[I18n-sig] Passing unicode strings to file system calls

Bleyer, Michael MBleyer@DEFiNiENS.com
Fri, 19 Jul 2002 11:06:13 +0200


> For that, you need to give a definition of "correct". From 
> your description, I'd say that encoding the strings as 
> "utf-8" is also "correct" - it gives you byte strings that 
> identify the original file names.

True. But then UTF8 is always "correct" because any Unicode string can be
converted to UTF8.
I guess most OSs use some other encoding for display though.
 
> - does your problem really have to do with file names? Or can it be
>   considered as independent of the problem of file names?
I guess it's not only file names but any system call.
 
> - would it help if, for each Unicode character, there was a list of
>   encodings that can represent that character?

Yup. If I have:
myUString = u'<someUnicodeCharsHere>'

I'd like a function that returns a list of legal encodings for that string,
e.g.
myLegalEncodingList = locale.getLegalEncodings(myUString)

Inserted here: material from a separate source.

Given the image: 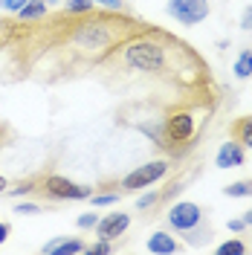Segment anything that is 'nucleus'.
I'll return each instance as SVG.
<instances>
[{"mask_svg":"<svg viewBox=\"0 0 252 255\" xmlns=\"http://www.w3.org/2000/svg\"><path fill=\"white\" fill-rule=\"evenodd\" d=\"M122 64L130 67V70H139V73H162L168 67V52L154 38H142L139 35L133 41H125Z\"/></svg>","mask_w":252,"mask_h":255,"instance_id":"f257e3e1","label":"nucleus"},{"mask_svg":"<svg viewBox=\"0 0 252 255\" xmlns=\"http://www.w3.org/2000/svg\"><path fill=\"white\" fill-rule=\"evenodd\" d=\"M41 191L52 197V200H87L90 197V189L87 186H79V183H70L58 174L41 177Z\"/></svg>","mask_w":252,"mask_h":255,"instance_id":"f03ea898","label":"nucleus"},{"mask_svg":"<svg viewBox=\"0 0 252 255\" xmlns=\"http://www.w3.org/2000/svg\"><path fill=\"white\" fill-rule=\"evenodd\" d=\"M168 12L183 26H197L209 17V0H168Z\"/></svg>","mask_w":252,"mask_h":255,"instance_id":"7ed1b4c3","label":"nucleus"},{"mask_svg":"<svg viewBox=\"0 0 252 255\" xmlns=\"http://www.w3.org/2000/svg\"><path fill=\"white\" fill-rule=\"evenodd\" d=\"M165 174H168V162H165V159H154V162H148V165L133 168V171L122 180V189H125V191L148 189L151 183H157L159 177H165Z\"/></svg>","mask_w":252,"mask_h":255,"instance_id":"20e7f679","label":"nucleus"},{"mask_svg":"<svg viewBox=\"0 0 252 255\" xmlns=\"http://www.w3.org/2000/svg\"><path fill=\"white\" fill-rule=\"evenodd\" d=\"M194 136V119L189 111H171L165 119V139L177 145H186Z\"/></svg>","mask_w":252,"mask_h":255,"instance_id":"39448f33","label":"nucleus"},{"mask_svg":"<svg viewBox=\"0 0 252 255\" xmlns=\"http://www.w3.org/2000/svg\"><path fill=\"white\" fill-rule=\"evenodd\" d=\"M200 221H203L200 206H197V203H189V200L171 206V212H168V223H171L177 232H191V229L200 226Z\"/></svg>","mask_w":252,"mask_h":255,"instance_id":"423d86ee","label":"nucleus"},{"mask_svg":"<svg viewBox=\"0 0 252 255\" xmlns=\"http://www.w3.org/2000/svg\"><path fill=\"white\" fill-rule=\"evenodd\" d=\"M127 223H130V218H127V215H122V212H113V215H108L105 221L96 223V232H99V238L113 241V238H119V235L127 229Z\"/></svg>","mask_w":252,"mask_h":255,"instance_id":"0eeeda50","label":"nucleus"},{"mask_svg":"<svg viewBox=\"0 0 252 255\" xmlns=\"http://www.w3.org/2000/svg\"><path fill=\"white\" fill-rule=\"evenodd\" d=\"M238 165H244V145L223 142L218 151V168H238Z\"/></svg>","mask_w":252,"mask_h":255,"instance_id":"6e6552de","label":"nucleus"},{"mask_svg":"<svg viewBox=\"0 0 252 255\" xmlns=\"http://www.w3.org/2000/svg\"><path fill=\"white\" fill-rule=\"evenodd\" d=\"M44 253L47 255H73V253H87V247L79 238H55L44 244Z\"/></svg>","mask_w":252,"mask_h":255,"instance_id":"1a4fd4ad","label":"nucleus"},{"mask_svg":"<svg viewBox=\"0 0 252 255\" xmlns=\"http://www.w3.org/2000/svg\"><path fill=\"white\" fill-rule=\"evenodd\" d=\"M177 250H180V244L165 232H154L148 238V253H177Z\"/></svg>","mask_w":252,"mask_h":255,"instance_id":"9d476101","label":"nucleus"},{"mask_svg":"<svg viewBox=\"0 0 252 255\" xmlns=\"http://www.w3.org/2000/svg\"><path fill=\"white\" fill-rule=\"evenodd\" d=\"M232 139L241 142L244 148H252V116H241L232 125Z\"/></svg>","mask_w":252,"mask_h":255,"instance_id":"9b49d317","label":"nucleus"},{"mask_svg":"<svg viewBox=\"0 0 252 255\" xmlns=\"http://www.w3.org/2000/svg\"><path fill=\"white\" fill-rule=\"evenodd\" d=\"M47 9H49L47 0H26L17 12H20V20H41L47 15Z\"/></svg>","mask_w":252,"mask_h":255,"instance_id":"f8f14e48","label":"nucleus"},{"mask_svg":"<svg viewBox=\"0 0 252 255\" xmlns=\"http://www.w3.org/2000/svg\"><path fill=\"white\" fill-rule=\"evenodd\" d=\"M235 76H238V79H250V76H252V49H244V52L238 55Z\"/></svg>","mask_w":252,"mask_h":255,"instance_id":"ddd939ff","label":"nucleus"},{"mask_svg":"<svg viewBox=\"0 0 252 255\" xmlns=\"http://www.w3.org/2000/svg\"><path fill=\"white\" fill-rule=\"evenodd\" d=\"M226 197H250L252 194V180H241V183H232V186H226L223 189Z\"/></svg>","mask_w":252,"mask_h":255,"instance_id":"4468645a","label":"nucleus"},{"mask_svg":"<svg viewBox=\"0 0 252 255\" xmlns=\"http://www.w3.org/2000/svg\"><path fill=\"white\" fill-rule=\"evenodd\" d=\"M93 0H67V6H64V12H70V15H84V12H93Z\"/></svg>","mask_w":252,"mask_h":255,"instance_id":"2eb2a0df","label":"nucleus"},{"mask_svg":"<svg viewBox=\"0 0 252 255\" xmlns=\"http://www.w3.org/2000/svg\"><path fill=\"white\" fill-rule=\"evenodd\" d=\"M247 253V247L241 244V241H226L218 247V255H244Z\"/></svg>","mask_w":252,"mask_h":255,"instance_id":"dca6fc26","label":"nucleus"},{"mask_svg":"<svg viewBox=\"0 0 252 255\" xmlns=\"http://www.w3.org/2000/svg\"><path fill=\"white\" fill-rule=\"evenodd\" d=\"M15 29H17V23H12V20H0V47H3V44H12Z\"/></svg>","mask_w":252,"mask_h":255,"instance_id":"f3484780","label":"nucleus"},{"mask_svg":"<svg viewBox=\"0 0 252 255\" xmlns=\"http://www.w3.org/2000/svg\"><path fill=\"white\" fill-rule=\"evenodd\" d=\"M87 253H93V255H108L113 253V247H111V241H99V244H93V247H87Z\"/></svg>","mask_w":252,"mask_h":255,"instance_id":"a211bd4d","label":"nucleus"},{"mask_svg":"<svg viewBox=\"0 0 252 255\" xmlns=\"http://www.w3.org/2000/svg\"><path fill=\"white\" fill-rule=\"evenodd\" d=\"M96 223H99V215H96V212H87V215L79 218V229H93Z\"/></svg>","mask_w":252,"mask_h":255,"instance_id":"6ab92c4d","label":"nucleus"},{"mask_svg":"<svg viewBox=\"0 0 252 255\" xmlns=\"http://www.w3.org/2000/svg\"><path fill=\"white\" fill-rule=\"evenodd\" d=\"M116 200H119V194H93V206H108Z\"/></svg>","mask_w":252,"mask_h":255,"instance_id":"aec40b11","label":"nucleus"},{"mask_svg":"<svg viewBox=\"0 0 252 255\" xmlns=\"http://www.w3.org/2000/svg\"><path fill=\"white\" fill-rule=\"evenodd\" d=\"M15 212H20V215H38V212H41V206H38V203H20Z\"/></svg>","mask_w":252,"mask_h":255,"instance_id":"412c9836","label":"nucleus"},{"mask_svg":"<svg viewBox=\"0 0 252 255\" xmlns=\"http://www.w3.org/2000/svg\"><path fill=\"white\" fill-rule=\"evenodd\" d=\"M23 3H26V0H0V6H3V9H9V12H17Z\"/></svg>","mask_w":252,"mask_h":255,"instance_id":"4be33fe9","label":"nucleus"},{"mask_svg":"<svg viewBox=\"0 0 252 255\" xmlns=\"http://www.w3.org/2000/svg\"><path fill=\"white\" fill-rule=\"evenodd\" d=\"M241 26H244V29H252V6H247V12L241 17Z\"/></svg>","mask_w":252,"mask_h":255,"instance_id":"5701e85b","label":"nucleus"},{"mask_svg":"<svg viewBox=\"0 0 252 255\" xmlns=\"http://www.w3.org/2000/svg\"><path fill=\"white\" fill-rule=\"evenodd\" d=\"M93 3H102L108 9H122V0H93Z\"/></svg>","mask_w":252,"mask_h":255,"instance_id":"b1692460","label":"nucleus"},{"mask_svg":"<svg viewBox=\"0 0 252 255\" xmlns=\"http://www.w3.org/2000/svg\"><path fill=\"white\" fill-rule=\"evenodd\" d=\"M9 229H12L9 223H0V244H3V241L9 238Z\"/></svg>","mask_w":252,"mask_h":255,"instance_id":"393cba45","label":"nucleus"},{"mask_svg":"<svg viewBox=\"0 0 252 255\" xmlns=\"http://www.w3.org/2000/svg\"><path fill=\"white\" fill-rule=\"evenodd\" d=\"M244 226H247V223H244V221H229V229H232V232H241Z\"/></svg>","mask_w":252,"mask_h":255,"instance_id":"a878e982","label":"nucleus"},{"mask_svg":"<svg viewBox=\"0 0 252 255\" xmlns=\"http://www.w3.org/2000/svg\"><path fill=\"white\" fill-rule=\"evenodd\" d=\"M244 223H247V226H252V209L247 212V215H244Z\"/></svg>","mask_w":252,"mask_h":255,"instance_id":"bb28decb","label":"nucleus"},{"mask_svg":"<svg viewBox=\"0 0 252 255\" xmlns=\"http://www.w3.org/2000/svg\"><path fill=\"white\" fill-rule=\"evenodd\" d=\"M6 186H9V183H6V177H0V191H6Z\"/></svg>","mask_w":252,"mask_h":255,"instance_id":"cd10ccee","label":"nucleus"},{"mask_svg":"<svg viewBox=\"0 0 252 255\" xmlns=\"http://www.w3.org/2000/svg\"><path fill=\"white\" fill-rule=\"evenodd\" d=\"M47 3H52V0H47Z\"/></svg>","mask_w":252,"mask_h":255,"instance_id":"c85d7f7f","label":"nucleus"}]
</instances>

The list would be something like
['cp1250','latin-1','utf8'] etc.
for example.

A function that only works with a single Unicode character would be good
enough I guess.

Now if I have a unicode string I would try to convert it to the system
default encoding first and if that doesn't work, I would like to give the
user some feedback and maybe some choice (from a list of legal encodings)
over which encoding to use instead.

Does that make sense?

Mike